Porphyrites,8 which is another production of Egypt, is of a red colour: the kind that is mottled with white blotches is known as "leptospsephos."9 The quarries there are able to furnish blocks10 of any dimensions, however large. Vitrasius Pollio, who was steward11 in Egypt for the Emperor Claudius, brought to Rome from Egypt some statues made of this stone; a novelty which was not very highly approved of, as no one has since followed his example. The Egyptians, too, have discovered in Æthiopia the stone known as "basanites;"12 which in colour and hardness resembles iron, whence the name13 that has been given to it.
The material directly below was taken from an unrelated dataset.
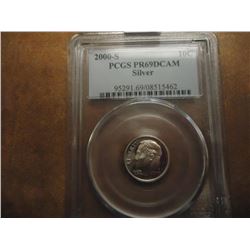 2000-S SILVER ROOSEVELT DIME PCGS PR69 DCAM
A larger block of it has never been known than the one forming the group which has been dedicated by the Emperor Vespasianus Augustus in the Temple of Peace. It represents the river Nilus with sixteen children sporting around it,14 symbolical of the sixteen cubits, the extreme height15 to which, in the most favourable seasons, that river should rise. It is stated, too, that in the Temple of Serapis at Thebes, there is a block not unlike it, which forms the statue of Memnon16 there; remarkable, it is said, for emitting a sound each morning when first touched by the rays of the rising sun.
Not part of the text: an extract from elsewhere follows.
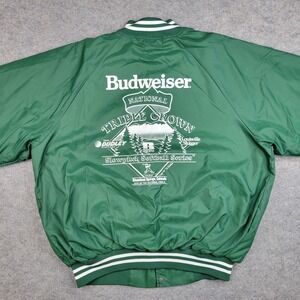 Vintage Hartwell Jacket Mens Large Green Budweiser Triple Crown Softball Varsity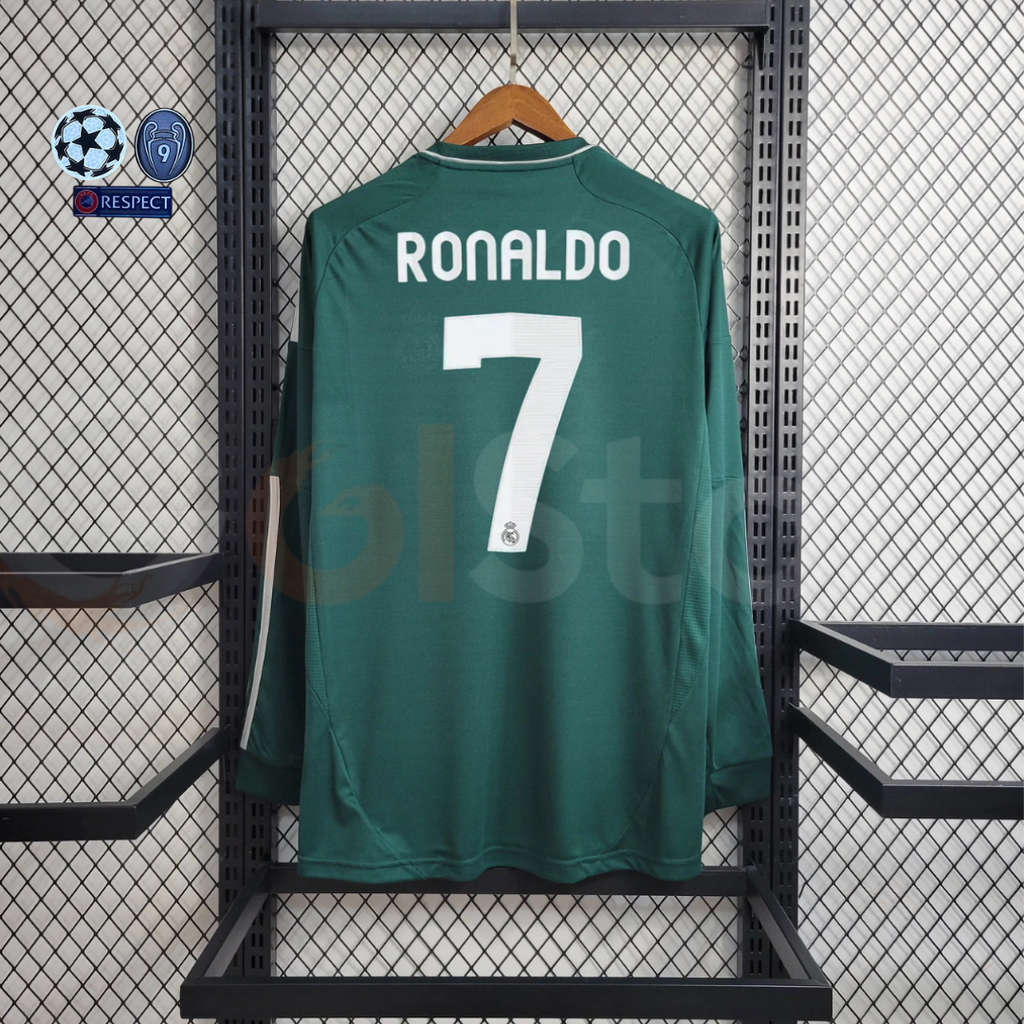 2012/13 Real Madrid Retro Away Green Long Sleeve Jersey #7 Ronaldo UCL & La Liga Personalized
1 Books III. IV. V. and VI.

2 The modern Ophite, both Noble, Serpentine, and Common.

3 From the Greek ὄφις, a "serpent."

4 This would appear to be a kind of Apatite, or Augustite, found in crystalline rocks.

5 A superstition, owing solely to the name and appearance of the stone.

6 From the Greek τέφρα, "ashes." The modern Tephroite is a silicate of manganese.

7 Memphis, in Egypt.

8 A variety of the modern Porphyry, possibly; a compact feldspathic base, with crystals of feldspar. Ajasson refuses to identify it with porphyry, and considers it to be the stone called Red antique, of a deep uniform red, and of a very fine grain; which also was a production of Egypt.

9 "Small stone."

10 Of porphyrites.

11 "Procurator."

12 See B. xxxvi. c. 38. See also the Lydian stone, or touchstone, mentioned in B. xxxiii. c. 43.

13 From βάσανος, a "touchstone."

14 Philostratus gives a short account of this group, and copies of it are to be seen in the Vatican, and in the grounds of the Tuilleries.

15 See B. v. c. 10.

16 The Egyptians called it, not Memnon, but Amenophis, and it is supposed that it represented a monarch of the second dynasty. This is probably the statue still to be seen at Medinet Abou, on the Libyan side of the Nile, in a sitting posture, and at least 60 feet in height. The legs, arms, and other parts of the body are covered with inscriptions, which attest that, in the third century of the Christian era, the priests still practised upon the credulity of the devotees, by pretending that it emitted sounds. It may possibly have been erected for astronomical purposes, or for the mystic worship of the sun. The Greek name "Memnon" is supposed to have been derived from the Egyptian Mei Amun, "beloved of Ammon."